Task details:
Copy out all the entries word for word.

Available records:
+ + + +

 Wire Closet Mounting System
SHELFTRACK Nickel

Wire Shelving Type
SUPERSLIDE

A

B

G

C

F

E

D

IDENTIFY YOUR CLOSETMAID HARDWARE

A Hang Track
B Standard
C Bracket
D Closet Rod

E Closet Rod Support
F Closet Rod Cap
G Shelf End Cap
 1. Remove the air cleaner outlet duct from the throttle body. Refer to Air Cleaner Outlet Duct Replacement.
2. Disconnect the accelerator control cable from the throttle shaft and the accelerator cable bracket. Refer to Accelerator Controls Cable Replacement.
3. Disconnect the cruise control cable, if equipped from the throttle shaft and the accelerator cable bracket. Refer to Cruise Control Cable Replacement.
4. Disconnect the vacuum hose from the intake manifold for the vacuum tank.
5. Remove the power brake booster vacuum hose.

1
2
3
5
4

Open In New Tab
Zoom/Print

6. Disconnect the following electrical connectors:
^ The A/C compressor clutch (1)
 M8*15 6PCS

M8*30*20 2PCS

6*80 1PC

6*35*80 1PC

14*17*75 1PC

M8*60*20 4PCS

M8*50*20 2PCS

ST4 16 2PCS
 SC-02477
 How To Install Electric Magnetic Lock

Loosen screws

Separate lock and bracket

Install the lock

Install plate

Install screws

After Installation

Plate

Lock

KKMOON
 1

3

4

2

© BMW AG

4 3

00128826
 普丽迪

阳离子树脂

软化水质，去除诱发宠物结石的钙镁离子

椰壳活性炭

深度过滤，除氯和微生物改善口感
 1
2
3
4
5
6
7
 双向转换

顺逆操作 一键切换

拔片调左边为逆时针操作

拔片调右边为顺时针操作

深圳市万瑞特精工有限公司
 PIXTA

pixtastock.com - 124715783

+ + + +

Solution to the exercise:
 Wire Closet Mounting System
SHELFTRACK Nickel

Wire Shelving Type
SUPERSLIDE

A

B

G

C

F

E

D

IDENTIFY YOUR CLOSETMAID HARDWARE

A Hang Track
B Standard
C Bracket
D Closet Rod

E Closet Rod Support
F Closet Rod Cap
G Shelf End Cap
 1. Remove the air cleaner outlet duct from the throttle body. Refer to Air Cleaner Outlet Duct Replacement.
2. Disconnect the accelerator control cable from the throttle shaft and the accelerator cable bracket. Refer to Accelerator Controls Cable Replacement.
3. Disconnect the cruise control cable, if equipped from the throttle shaft and the accelerator cable bracket. Refer to Cruise Control Cable Replacement.
4. Disconnect the vacuum hose from the intake manifold for the vacuum tank.
5. Remove the power brake booster vacuum hose.

1
2
3
5
4

Open In New Tab
Zoom/Print

6. Disconnect the following electrical connectors:
^ The A/C compressor clutch (1)
 M8*15 6PCS

M8*30*20 2PCS

6*80 1PC

6*35*80 1PC

14*17*75 1PC

M8*60*20 4PCS

M8*50*20 2PCS

ST4 16 2PCS
 SC-02477
 How To Install Electric Magnetic Lock

Loosen screws

Separate lock and bracket

Install the lock

Install plate

Install screws

After Installation

Plate

Lock

KKMOON
 1

3

4

2

© BMW AG

4 3

00128826
 普丽迪

阳离子树脂

软化水质，去除诱发宠物结石的钙镁离子

椰壳活性炭

深度过滤，除氯和微生物改善口感
 1
2
3
4
5
6
7
 双向转换

顺逆操作 一键切换

拔片调左边为逆时针操作

拔片调右边为顺时针操作

深圳市万瑞特精工有限公司
 PIXTA

pixtastock.com - 124715783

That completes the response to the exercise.